Stylistically You’ve Got to Wonder

April 7, 2010

With the advent of the Internet, we live in an age of hyper-categorization. You can find a sub-category of a sub-category from a niche of a subset as obscure as an Eskimo tropical resort community. I’ve wrestled with how to describe my music for many years and have never truly decided on a label. I’m not opposed to labeling music, it’s just that I truly have difficulty in doing so for my own sound. You can most easily classify my music as “progressive rock” or “art rock.” I think this fits but, I wish to convey a deeper sense of what my music means to me.

Most important, is the sense of wonder from which my music comes. Curiosity, incredulity, astonishment, amazement, appreciation, acceptance, and gratitude are all concepts that cycle about my mind and materialize in my songs. I am at once inspired by all that is possible in a human existence, while sobered by a world that de-emphasizes this concept of wonder. As I yearn to fulfill my deepest artistic desires, I struggle to exist in a world that most highly values compliance. This is at once the source of my art and cause of my turmoil.

The Eskimo Nebula

This sense of wonder is most profoundly realized at an ideas’ inception. Every one of my musical compositions have a one time come from an inspired moment. In that moment of inception, time seemed to suspend itself. It is a sublime moment of which magic occurs from wonder. It is magic because the emotion felt at that instant is sincere, pure and true. It cannot be forced or contrived. It just Is. I’m not quite sure where it comes from but, I recognize that it is a special gift that must be appreciated. Every time I listen to a recorded version of that inspired moment or perform it live, I can briefly relive that perfect moment (although not as authentically at its’ genesis).

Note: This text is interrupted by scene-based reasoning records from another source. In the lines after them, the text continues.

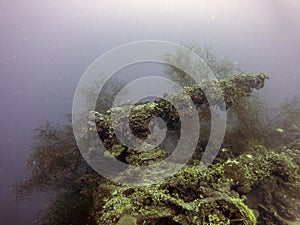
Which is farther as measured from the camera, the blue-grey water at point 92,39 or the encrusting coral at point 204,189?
the blue-grey water at point 92,39

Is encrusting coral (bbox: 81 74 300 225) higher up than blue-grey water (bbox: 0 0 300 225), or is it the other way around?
blue-grey water (bbox: 0 0 300 225)

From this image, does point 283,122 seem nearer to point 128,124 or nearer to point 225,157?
point 225,157

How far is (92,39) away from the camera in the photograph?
207 feet

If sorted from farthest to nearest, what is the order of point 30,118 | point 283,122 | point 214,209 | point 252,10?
1. point 252,10
2. point 30,118
3. point 283,122
4. point 214,209

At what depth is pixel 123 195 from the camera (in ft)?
15.2

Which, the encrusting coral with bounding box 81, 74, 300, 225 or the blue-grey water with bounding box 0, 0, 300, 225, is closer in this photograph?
the encrusting coral with bounding box 81, 74, 300, 225

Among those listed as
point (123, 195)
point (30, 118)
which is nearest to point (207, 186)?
point (123, 195)

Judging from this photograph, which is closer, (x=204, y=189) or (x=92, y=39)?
(x=204, y=189)

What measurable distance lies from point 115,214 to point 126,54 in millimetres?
5020

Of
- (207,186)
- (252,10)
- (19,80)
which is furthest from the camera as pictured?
(19,80)

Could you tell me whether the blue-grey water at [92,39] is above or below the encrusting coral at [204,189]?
above

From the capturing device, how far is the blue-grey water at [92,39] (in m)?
39.5

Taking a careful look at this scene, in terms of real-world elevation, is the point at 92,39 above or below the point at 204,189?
above

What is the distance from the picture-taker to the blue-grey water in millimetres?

So nowadays, we can go down The Long Tail and call the music “progressive wonder rock”,”art rock of wonder” or maybe “soulful art rock.” But, does it really matter? Maybe? Maybe not. Could a written label ever convey the way music makes you feel or think? That’s what makes music so special. It expresses ideas, concepts and emotions in its own way that can only be experienced and hardly described. So categorize it if you will. I actually appreciate it. But, remember – music is ultimately as abstract as a giant holographic Eskimo doing a futuristic backstroke on the cosmic waves of the universe.